- _Text segment_
^^^^

While googling for some info about temperament interactions (still not getting what I was searching for, Google), I came across this INTJ forum that poses the question above. I thought this was funny 'cause it's true:

To the statement "I love you"

NT: I don't understand this "love"
NF: I love you, too
SJ: Prove it to me by being reliable and thoughtful
SP: How do you define love?

incapable of love?

Sometimes I think NT people are incapable of love beyond theoretical abstraction or fleeting moments of intensity (or maybe it's just ENTPs or maybe just me). First, as rationals (NT) temperament-wise, we want things to be rational and efficient, and love is, by all popular consumer definitions, neither rational nor efficient. Almost by default, this makes love rather repellent to NTs, like we want to eliminate it all together so that we can live in peace and productivity. I get how intoxicating the feeling is and I often get carried away with the whole notion of it myself, but that's all in very abstract, idealistic terms. The experience of this emotion still eludes me. I can honestly say that I've never been in love with anyone (outside of myself anyway) nor can I imagine myself ever being consumed by this emotion over another human being, not even those closest to me. The idea of them maybe or the role they play in my life, but never them themselves. This brings me to my second point, which is that I think love is more a S and F thing. This would include all temperaments (SP, SJ, NF) except NT. Obviously, F people would be into love by the very nature of the F dimension valuing feelings over logic. And love to them would probably be the most powerful feeling, something they value above all else (probably more difficult for men than women due to socialization). NFs are probably more swept away by the profoundness of love and SFs more by the concrete experience of it. S people (even STs) experience love by the nature of the S dimension being more prone to strong sensations easily felt through experience. Love probably develops rather superficially for them at first and deepens with time (or not and divorce happens). People with either the S or F preferences, especially the E versions, are more people-dependent: the F powering the need for emotional connection with others and the S powering the need for social affiliation. The NTs, devoid of either of these forces dominating our personalities, almost have no need for love.

^^^^

- _Request 1_
In the passage on temperaments and love, what is the SJ reply to the statement "I love you"?
- _Request 2_
Render into French this sentence from the passage on temperaments and love: "The experience of this emotion still eludes me."
- _Request 3_
From the passage on temperaments and love, extract the span from "To the statement" up to and including "you define love?".
The listing bears no relation to the passage on temperaments and love.

- _Data excerpt_
^^^^

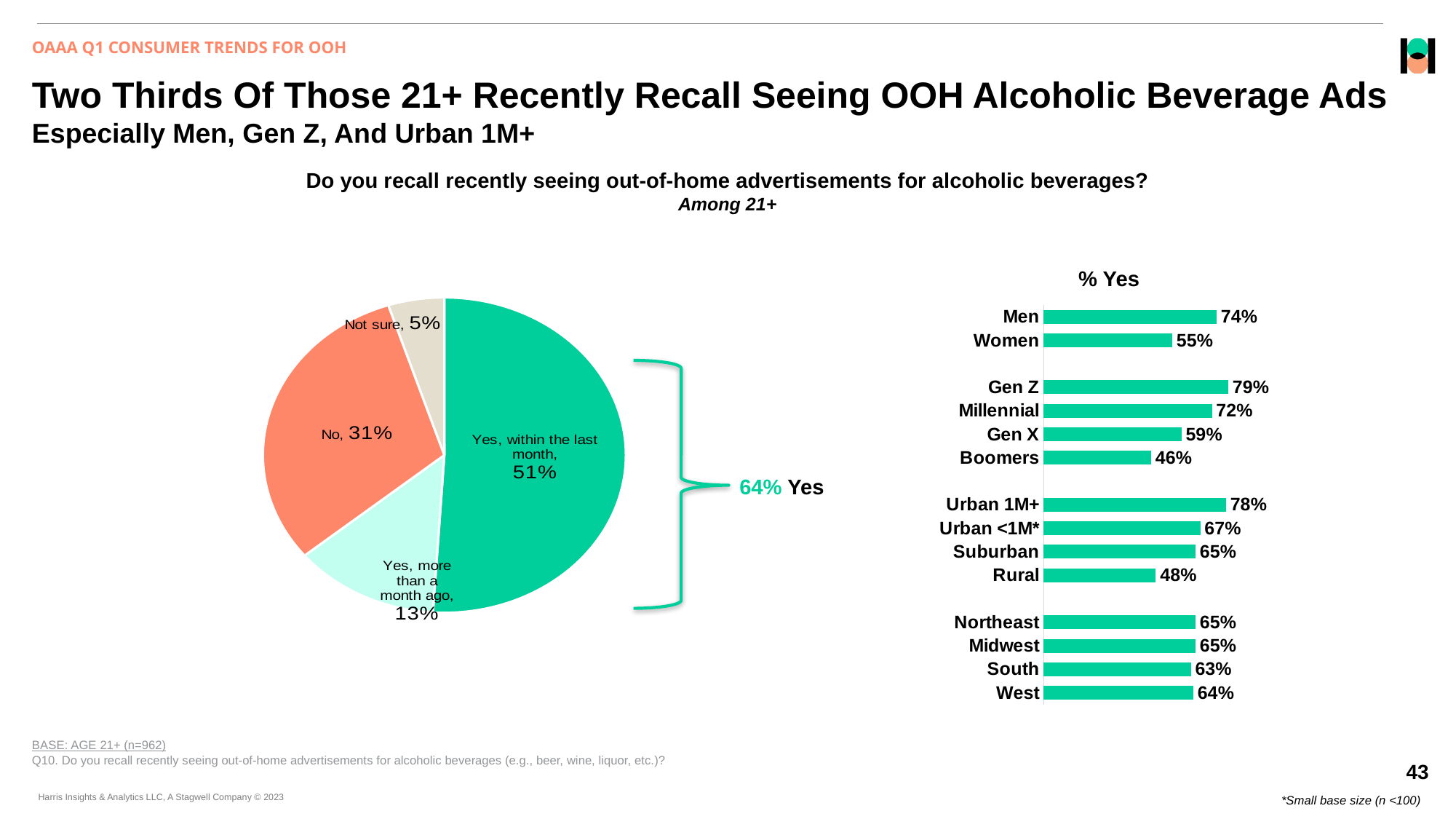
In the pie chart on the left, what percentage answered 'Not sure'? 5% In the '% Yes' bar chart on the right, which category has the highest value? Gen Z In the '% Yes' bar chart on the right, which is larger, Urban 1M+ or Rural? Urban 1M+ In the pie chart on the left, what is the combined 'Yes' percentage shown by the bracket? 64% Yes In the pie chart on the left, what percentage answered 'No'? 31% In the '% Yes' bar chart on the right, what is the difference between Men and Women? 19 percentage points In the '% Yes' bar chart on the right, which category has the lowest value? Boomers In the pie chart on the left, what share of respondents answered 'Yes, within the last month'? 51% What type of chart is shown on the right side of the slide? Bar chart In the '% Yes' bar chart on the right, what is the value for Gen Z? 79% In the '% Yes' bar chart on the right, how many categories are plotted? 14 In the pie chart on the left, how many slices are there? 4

^^^^

- _Written reply 1_
Prove it to me by being reliable and thoughtful.

- _Written reply 2_
L'expérience de cette émotion m'échappe encore.

- _Written reply 3_
To the statement "I love you"

NT: I don't understand this "love"
NF: I love you, too
SJ: Prove it to me by being reliable and thoughtful
SP: How do you define love?